Stored items
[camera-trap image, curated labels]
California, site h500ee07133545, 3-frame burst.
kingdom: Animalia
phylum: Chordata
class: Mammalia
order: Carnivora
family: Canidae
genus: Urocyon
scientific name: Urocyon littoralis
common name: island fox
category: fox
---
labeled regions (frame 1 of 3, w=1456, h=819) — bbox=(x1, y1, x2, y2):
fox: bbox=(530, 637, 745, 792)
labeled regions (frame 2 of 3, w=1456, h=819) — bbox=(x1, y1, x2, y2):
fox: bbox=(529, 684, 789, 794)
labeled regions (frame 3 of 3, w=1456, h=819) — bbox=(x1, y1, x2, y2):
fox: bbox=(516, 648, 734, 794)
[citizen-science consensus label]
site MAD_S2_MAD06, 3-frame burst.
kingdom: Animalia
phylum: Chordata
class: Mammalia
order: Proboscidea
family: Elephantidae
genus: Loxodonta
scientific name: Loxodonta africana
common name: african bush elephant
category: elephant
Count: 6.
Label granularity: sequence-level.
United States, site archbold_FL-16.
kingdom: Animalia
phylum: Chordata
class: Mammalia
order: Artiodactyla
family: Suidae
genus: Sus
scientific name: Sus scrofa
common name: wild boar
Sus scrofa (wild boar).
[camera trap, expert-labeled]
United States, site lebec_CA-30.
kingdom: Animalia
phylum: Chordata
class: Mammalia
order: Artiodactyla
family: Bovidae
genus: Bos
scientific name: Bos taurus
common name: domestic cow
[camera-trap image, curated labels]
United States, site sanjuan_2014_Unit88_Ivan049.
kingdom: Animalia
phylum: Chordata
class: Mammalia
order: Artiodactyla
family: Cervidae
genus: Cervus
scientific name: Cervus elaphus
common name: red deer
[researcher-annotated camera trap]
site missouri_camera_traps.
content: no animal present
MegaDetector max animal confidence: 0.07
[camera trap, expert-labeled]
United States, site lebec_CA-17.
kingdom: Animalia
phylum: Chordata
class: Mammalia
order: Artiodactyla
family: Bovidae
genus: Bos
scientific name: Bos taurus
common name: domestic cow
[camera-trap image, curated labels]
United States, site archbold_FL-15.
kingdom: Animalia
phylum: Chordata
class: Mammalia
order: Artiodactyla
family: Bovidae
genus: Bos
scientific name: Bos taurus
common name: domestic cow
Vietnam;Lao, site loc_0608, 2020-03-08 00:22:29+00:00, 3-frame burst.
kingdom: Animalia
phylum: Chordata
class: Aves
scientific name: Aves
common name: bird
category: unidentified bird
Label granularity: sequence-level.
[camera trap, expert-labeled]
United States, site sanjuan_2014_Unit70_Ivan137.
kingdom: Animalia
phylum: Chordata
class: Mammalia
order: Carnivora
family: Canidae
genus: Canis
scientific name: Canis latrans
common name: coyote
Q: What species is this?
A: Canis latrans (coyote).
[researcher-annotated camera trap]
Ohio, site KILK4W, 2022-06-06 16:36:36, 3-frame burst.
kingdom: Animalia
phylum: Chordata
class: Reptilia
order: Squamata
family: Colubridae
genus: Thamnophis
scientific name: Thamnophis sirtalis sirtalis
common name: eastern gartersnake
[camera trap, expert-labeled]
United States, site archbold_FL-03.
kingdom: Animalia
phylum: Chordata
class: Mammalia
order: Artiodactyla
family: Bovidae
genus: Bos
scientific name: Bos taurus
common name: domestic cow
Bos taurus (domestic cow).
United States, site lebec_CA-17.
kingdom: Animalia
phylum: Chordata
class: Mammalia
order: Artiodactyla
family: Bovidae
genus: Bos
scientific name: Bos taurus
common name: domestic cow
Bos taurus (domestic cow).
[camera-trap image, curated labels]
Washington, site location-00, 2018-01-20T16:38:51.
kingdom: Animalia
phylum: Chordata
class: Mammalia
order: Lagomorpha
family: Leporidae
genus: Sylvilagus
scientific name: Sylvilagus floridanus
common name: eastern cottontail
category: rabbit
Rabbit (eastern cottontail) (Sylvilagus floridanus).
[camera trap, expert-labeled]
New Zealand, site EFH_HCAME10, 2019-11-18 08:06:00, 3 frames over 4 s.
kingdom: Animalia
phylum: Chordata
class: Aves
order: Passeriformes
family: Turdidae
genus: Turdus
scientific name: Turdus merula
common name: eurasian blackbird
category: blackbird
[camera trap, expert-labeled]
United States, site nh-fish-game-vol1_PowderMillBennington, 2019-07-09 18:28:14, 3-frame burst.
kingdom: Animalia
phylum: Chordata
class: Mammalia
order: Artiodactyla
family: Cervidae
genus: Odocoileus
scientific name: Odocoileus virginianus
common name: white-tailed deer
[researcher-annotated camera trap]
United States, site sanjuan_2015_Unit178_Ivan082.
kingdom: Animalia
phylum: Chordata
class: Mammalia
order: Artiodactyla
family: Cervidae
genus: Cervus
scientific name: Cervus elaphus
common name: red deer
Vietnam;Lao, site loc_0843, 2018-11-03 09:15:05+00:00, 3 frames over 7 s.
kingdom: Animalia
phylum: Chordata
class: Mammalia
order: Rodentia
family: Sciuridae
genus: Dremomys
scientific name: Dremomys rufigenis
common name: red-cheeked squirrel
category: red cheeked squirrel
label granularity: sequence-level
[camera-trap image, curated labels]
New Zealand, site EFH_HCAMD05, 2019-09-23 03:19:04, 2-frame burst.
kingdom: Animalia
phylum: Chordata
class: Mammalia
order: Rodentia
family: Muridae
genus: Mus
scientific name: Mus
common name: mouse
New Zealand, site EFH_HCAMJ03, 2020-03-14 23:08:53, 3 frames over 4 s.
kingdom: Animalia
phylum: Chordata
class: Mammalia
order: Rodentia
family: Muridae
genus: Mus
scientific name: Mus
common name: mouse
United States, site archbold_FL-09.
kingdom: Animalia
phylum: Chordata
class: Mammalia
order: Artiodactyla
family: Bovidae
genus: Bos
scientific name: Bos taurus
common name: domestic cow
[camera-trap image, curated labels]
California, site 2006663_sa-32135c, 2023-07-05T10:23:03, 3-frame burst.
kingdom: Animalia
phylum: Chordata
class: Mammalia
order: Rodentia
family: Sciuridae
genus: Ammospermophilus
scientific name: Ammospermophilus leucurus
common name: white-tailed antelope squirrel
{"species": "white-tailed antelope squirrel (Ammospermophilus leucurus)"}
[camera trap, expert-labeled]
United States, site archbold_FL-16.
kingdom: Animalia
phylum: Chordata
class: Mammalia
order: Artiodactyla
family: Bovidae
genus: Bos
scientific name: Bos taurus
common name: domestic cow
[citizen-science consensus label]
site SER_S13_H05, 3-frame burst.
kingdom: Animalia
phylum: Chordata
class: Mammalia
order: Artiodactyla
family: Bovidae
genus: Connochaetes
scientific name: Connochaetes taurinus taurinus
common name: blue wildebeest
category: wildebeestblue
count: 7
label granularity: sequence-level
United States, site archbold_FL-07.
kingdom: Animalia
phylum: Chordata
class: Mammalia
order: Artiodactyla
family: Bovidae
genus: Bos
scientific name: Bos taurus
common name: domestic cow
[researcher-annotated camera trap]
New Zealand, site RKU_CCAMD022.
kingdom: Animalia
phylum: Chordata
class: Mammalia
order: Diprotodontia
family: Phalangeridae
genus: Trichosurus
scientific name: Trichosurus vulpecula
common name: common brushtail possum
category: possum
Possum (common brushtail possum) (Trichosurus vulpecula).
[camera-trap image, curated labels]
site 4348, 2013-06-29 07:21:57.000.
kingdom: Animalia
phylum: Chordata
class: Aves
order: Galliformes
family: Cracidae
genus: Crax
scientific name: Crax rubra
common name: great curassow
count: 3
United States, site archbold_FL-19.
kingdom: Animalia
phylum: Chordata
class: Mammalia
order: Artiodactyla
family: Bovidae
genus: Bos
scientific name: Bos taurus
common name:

EXERCISE BRIEF:
The entries above should be set down again exactly as they appear.

ANSWER BELOW:
[camera-trap image, curated labels]
California, site h500ee07133545, 3-frame burst.
kingdom: Animalia
phylum: Chordata
class: Mammalia
order: Carnivora
family: Canidae
genus: Urocyon
scientific name: Urocyon littoralis
common name: island fox
category: fox
---
labeled regions (frame 1 of 3, w=1456, h=819) — bbox=(x1, y1, x2, y2):
fox: bbox=(530, 637, 745, 792)
labeled regions (frame 2 of 3, w=1456, h=819) — bbox=(x1, y1, x2, y2):
fox: bbox=(529, 684, 789, 794)
labeled regions (frame 3 of 3, w=1456, h=819) — bbox=(x1, y1, x2, y2):
fox: bbox=(516, 648, 734, 794)
[citizen-science consensus label]
site MAD_S2_MAD06, 3-frame burst.
kingdom: Animalia
phylum: Chordata
class: Mammalia
order: Proboscidea
family: Elephantidae
genus: Loxodonta
scientific name: Loxodonta africana
common name: african bush elephant
category: elephant
Count: 6.
Label granularity: sequence-level.
United States, site archbold_FL-16.
kingdom: Animalia
phylum: Chordata
class: Mammalia
order: Artiodactyla
family: Suidae
genus: Sus
scientific name: Sus scrofa
common name: wild boar
Sus scrofa (wild boar).
[camera trap, expert-labeled]
United States, site lebec_CA-30.
kingdom: Animalia
phylum: Chordata
class: Mammalia
order: Artiodactyla
family: Bovidae
genus: Bos
scientific name: Bos taurus
common name: domestic cow
[camera-trap image, curated labels]
United States, site sanjuan_2014_Unit88_Ivan049.
kingdom: Animalia
phylum: Chordata
class: Mammalia
order: Artiodactyla
family: Cervidae
genus: Cervus
scientific name: Cervus elaphus
common name: red deer
[researcher-annotated camera trap]
site missouri_camera_traps.
content: no animal present
MegaDetector max animal confidence: 0.07
[camera trap, expert-labeled]
United States, site lebec_CA-17.
kingdom: Animalia
phylum: Chordata
class: Mammalia
order: Artiodactyla
family: Bovidae
genus: Bos
scientific name: Bos taurus
common name: domestic cow
[camera-trap image, curated labels]
United States, site archbold_FL-15.
kingdom: Animalia
phylum: Chordata
class: Mammalia
order: Artiodactyla
family: Bovidae
genus: Bos
scientific name: Bos taurus
common name: domestic cow
Vietnam;Lao, site loc_0608, 2020-03-08 00:22:29+00:00, 3-frame burst.
kingdom: Animalia
phylum: Chordata
class: Aves
scientific name: Aves
common name: bird
category: unidentified bird
Label granularity: sequence-level.
[camera trap, expert-labeled]
United States, site sanjuan_2014_Unit70_Ivan137.
kingdom: Animalia
phylum: Chordata
class: Mammalia
order: Carnivora
family: Canidae
genus: Canis
scientific name: Canis latrans
common name: coyote
Q: What species is this?
A: Canis latrans (coyote).
[researcher-annotated camera trap]
Ohio, site KILK4W, 2022-06-06 16:36:36, 3-frame burst.
kingdom: Animalia
phylum: Chordata
class: Reptilia
order: Squamata
family: Colubridae
genus: Thamnophis
scientific name: Thamnophis sirtalis sirtalis
common name: eastern gartersnake
[camera trap, expert-labeled]
United States, site archbold_FL-03.
kingdom: Animalia
phylum: Chordata
class: Mammalia
order: Artiodactyla
family: Bovidae
genus: Bos
scientific name: Bos taurus
common name: domestic cow
Bos taurus (domestic cow).
United States, site lebec_CA-17.
kingdom: Animalia
phylum: Chordata
class: Mammalia
order: Artiodactyla
family: Bovidae
genus: Bos
scientific name: Bos taurus
common name: domestic cow
Bos taurus (domestic cow).
[camera-trap image, curated labels]
Washington, site location-00, 2018-01-20T16:38:51.
kingdom: Animalia
phylum: Chordata
class: Mammalia
order: Lagomorpha
family: Leporidae
genus: Sylvilagus
scientific name: Sylvilagus floridanus
common name: eastern cottontail
category: rabbit
Rabbit (eastern cottontail) (Sylvilagus floridanus).
[camera trap, expert-labeled]
New Zealand, site EFH_HCAME10, 2019-11-18 08:06:00, 3 frames over 4 s.
kingdom: Animalia
phylum: Chordata
class: Aves
order: Passeriformes
family: Turdidae
genus: Turdus
scientific name: Turdus merula
common name: eurasian blackbird
category: blackbird
[camera trap, expert-labeled]
United States, site nh-fish-game-vol1_PowderMillBennington, 2019-07-09 18:28:14, 3-frame burst.
kingdom: Animalia
phylum: Chordata
class: Mammalia
order: Artiodactyla
family: Cervidae
genus: Odocoileus
scientific name: Odocoileus virginianus
common name: white-tailed deer
[researcher-annotated camera trap]
United States, site sanjuan_2015_Unit178_Ivan082.
kingdom: Animalia
phylum: Chordata
class: Mammalia
order: Artiodactyla
family: Cervidae
genus: Cervus
scientific name: Cervus elaphus
common name: red deer
Vietnam;Lao, site loc_0843, 2018-11-03 09:15:05+00:00, 3 frames over 7 s.
kingdom: Animalia
phylum: Chordata
class: Mammalia
order: Rodentia
family: Sciuridae
genus: Dremomys
scientific name: Dremomys rufigenis
common name: red-cheeked squirrel
category: red cheeked squirrel
label granularity: sequence-level
[camera-trap image, curated labels]
New Zealand, site EFH_HCAMD05, 2019-09-23 03:19:04, 2-frame burst.
kingdom: Animalia
phylum: Chordata
class: Mammalia
order: Rodentia
family: Muridae
genus: Mus
scientific name: Mus
common name: mouse
New Zealand, site EFH_HCAMJ03, 2020-03-14 23:08:53, 3 frames over 4 s.
kingdom: Animalia
phylum: Chordata
class: Mammalia
order: Rodentia
family: Muridae
genus: Mus
scientific name: Mus
common name: mouse
United States, site archbold_FL-09.
kingdom: Animalia
phylum: Chordata
class: Mammalia
order: Artiodactyla
family: Bovidae
genus: Bos
scientific name: Bos taurus
common name: domestic cow
[camera-trap image, curated labels]
California, site 2006663_sa-32135c, 2023-07-05T10:23:03, 3-frame burst.
kingdom: Animalia
phylum: Chordata
class: Mammalia
order: Rodentia
family: Sciuridae
genus: Ammospermophilus
scientific name: Ammospermophilus leucurus
common name: white-tailed antelope squirrel
{"species": "white-tailed antelope squirrel (Ammospermophilus leucurus)"}
[camera trap, expert-labeled]
United States, site archbold_FL-16.
kingdom: Animalia
phylum: Chordata
class: Mammalia
order: Artiodactyla
family: Bovidae
genus: Bos
scientific name: Bos taurus
common name: domestic cow
[citizen-science consensus label]
site SER_S13_H05, 3-frame burst.
kingdom: Animalia
phylum: Chordata
class: Mammalia
order: Artiodactyla
family: Bovidae
genus: Connochaetes
scientific name: Connochaetes taurinus taurinus
common name: blue wildebeest
category: wildebeestblue
count: 7
label granularity: sequence-level
United States, site archbold_FL-07.
kingdom: Animalia
phylum: Chordata
class: Mammalia
order: Artiodactyla
family: Bovidae
genus: Bos
scientific name: Bos taurus
common name: domestic cow
[researcher-annotated camera trap]
New Zealand, site RKU_CCAMD022.
kingdom: Animalia
phylum: Chordata
class: Mammalia
order: Diprotodontia
family: Phalangeridae
genus: Trichosurus
scientific name: Trichosurus vulpecula
common name: common brushtail possum
category: possum
Possum (common brushtail possum) (Trichosurus vulpecula).
[camera-trap image, curated labels]
site 4348, 2013-06-29 07:21:57.000.
kingdom: Animalia
phylum: Chordata
class: Aves
order: Galliformes
family: Cracidae
genus: Crax
scientific name: Crax rubra
common name: great curassow
count: 3
United States, site archbold_FL-19.
kingdom: Animalia
phylum: Chordata
class: Mammalia
order: Artiodactyla
family: Bovidae
genus: Bos
scientific name: Bos taurus
common name:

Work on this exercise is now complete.